*Short task 1*. Retype everything in the library book highlights page from "Some of the" down to "Magazine    (Find this book)".
##### Document passage #####
"So Many Books...So Little Time"

Some of the Library's newly-acquired books that have been highlighted on Colonie's Cable Channel 17 show called "So Many Books..So Little Time."

Sunday, April 7, 2013

The Big New Yorker Book of Dogs

by The New Yorker Magazine    (Find this book)
Only "The New Yorker" could fetch such an unbelievable roster of talent on the subject of man's best friend. This copious collection, beautifully illustrated in full color, features articles, fiction, humor, poems, cartoons, cover art, drafts, and drawings from the magazine's archives. The roster of contributors includes John Cheever, Susan Orlean, Roddy Doyle, Ian Frazier, Arthur Miller, John Updike, Roald Dahl, E. B. White, A. J. Liebling, Alexandra Fuller, Jerome Groopman, Jeffrey Toobin, T. Coraghessan Boyle, Ogden Nash, Donald Barthelme, Jonathan Lethem, Mark Strand, Anne Sexton, and Cathleen Schine. Complete with a Foreword by Malcolm Gladwell and a new essay by Adam Gopnik on the immortal canines of James Thurber, this gorgeous keepsake is a gift to dog lovers everywhere from the greatest magazine in the world. -- Publisher Marketing

Essays in Biography

by Joseph Epstein    (Find this book)
##### Records for this task #####
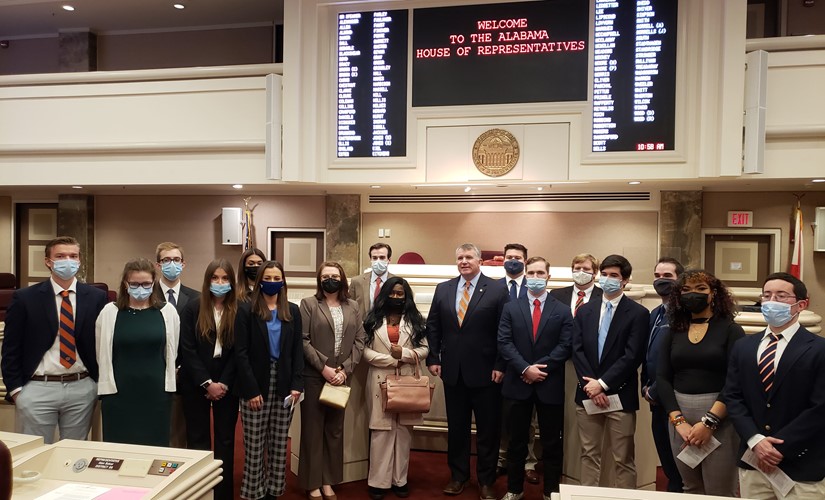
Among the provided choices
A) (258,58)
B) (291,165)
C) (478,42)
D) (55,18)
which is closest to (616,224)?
(478,42)

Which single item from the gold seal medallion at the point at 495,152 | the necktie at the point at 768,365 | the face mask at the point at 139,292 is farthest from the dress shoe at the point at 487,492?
the gold seal medallion at the point at 495,152

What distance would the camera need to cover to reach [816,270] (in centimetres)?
716

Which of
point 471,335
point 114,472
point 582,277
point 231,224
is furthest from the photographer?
point 231,224

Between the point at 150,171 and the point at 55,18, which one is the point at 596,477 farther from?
the point at 55,18

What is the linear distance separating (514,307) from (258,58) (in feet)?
21.5

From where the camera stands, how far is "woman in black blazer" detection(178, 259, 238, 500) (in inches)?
120

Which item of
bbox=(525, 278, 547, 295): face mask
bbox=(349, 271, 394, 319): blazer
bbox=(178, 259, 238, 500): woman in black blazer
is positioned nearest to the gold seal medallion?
bbox=(349, 271, 394, 319): blazer

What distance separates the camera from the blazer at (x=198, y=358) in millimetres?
3027

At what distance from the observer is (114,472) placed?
6.54 ft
#####
*Short task 2*. Give everything in the listing from the line containing "At what distance" down to the end of the listing again, with "observer" renamed to "camera" and nothing else changed.

*Complete answer 1*.
Some of the Library's newly-acquired books that have been highlighted on Colonie's Cable Channel 17 show called "So Many Books..So Little Time."

Sunday, April 7, 2013

The Big New Yorker Book of Dogs

by The New Yorker Magazine    (Find this book)

*Complete answer 2*.
At what distance from the camera is (114,472) placed?
6.54 ft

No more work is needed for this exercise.